* **Aufgaben**:
**1.** Wie heißt laut dem Text über den Bankwechsel die Bank, die nicht mehr die Hausbank ist?
**2.** Setze den Text über den Bankwechsel nach seinem letzten Satz fort.

* **Vorgelegter Text**:
D ie Grenzen zwischen Realität und Realität verschwinden geschwinder, als ich von eins nach drei zähle. Neulich erst wieder. Meine Hausbank, eine Bezeichnung, die mich früh schon vor Lachen hinter dem Kachelofen hervorlockte, denn da schon dachte ich, warum Hausbank, eine Bank sitzt halt in einem Haus, zumindest früher, also meine Hausbank ist nicht mehr meine Hausbank, weil sie ihre Kundschaft behandelt wie einen Haufen Dünnpfiff.

Die Bank heißt Commerzbank, und ich bin jetzt bei einer Bank, auf deren Geldkarte ein Foto prangt, auf dem Menschen sich um einen Heuballen drapieren. Mal sehen, ob ich überall auf der Welt mit diesem Motiv als Zahlungsmittel durchkomme. Irgendwo lacht sich sicher jemand scheckig ob jener „Hoch auf dem gelben Wagen“-Optik und befindet mich in der Folge als nicht zahlungskräftig.

* **Gegebene Daten**:
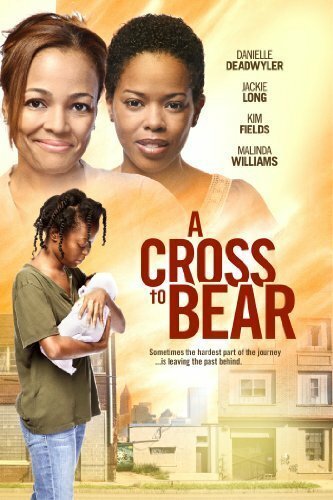 Смотреть фильм A Cross to Bear (2012) онлайн в хорошем качестве HDRip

* **Schriftliche Antworten**:
**1.** Die frühere Hausbank heißt Commerzbank.

**2.**
Doch vielleicht passiert das auch nicht, weil der einstige Bundespräsident Walter Scheel, der 1973 das Lied für wohltätige Zwecke einspielte, ja nun schon sieben Jahre tot ist. Wenn das kein Grund ist! Scheel war damals noch Außenminister und hielt sich 15 Wochen in den deutschen Singlecharts.

Es waren andere Zeiten als heute, auch eine Binse, denn heute ist heute und 1973 ist 50 Jahre her. Damals verschwanden die Grenzen zwischen Realität und Realität allerdings eben so fix wie jetzt, siehe der singende Scheel. Vielleicht verschwammen sie auch einfach nur, und vielleicht gibt es heutzutage, da Baerbock und Steinmeier wenigstens nicht öffentlich singen, doch noch Grenzen zwischen Realität und Realität. Nach meinem Deep Dive in das Postidentverfahren der Deutschen Post AG bezweifle ich das allerdings.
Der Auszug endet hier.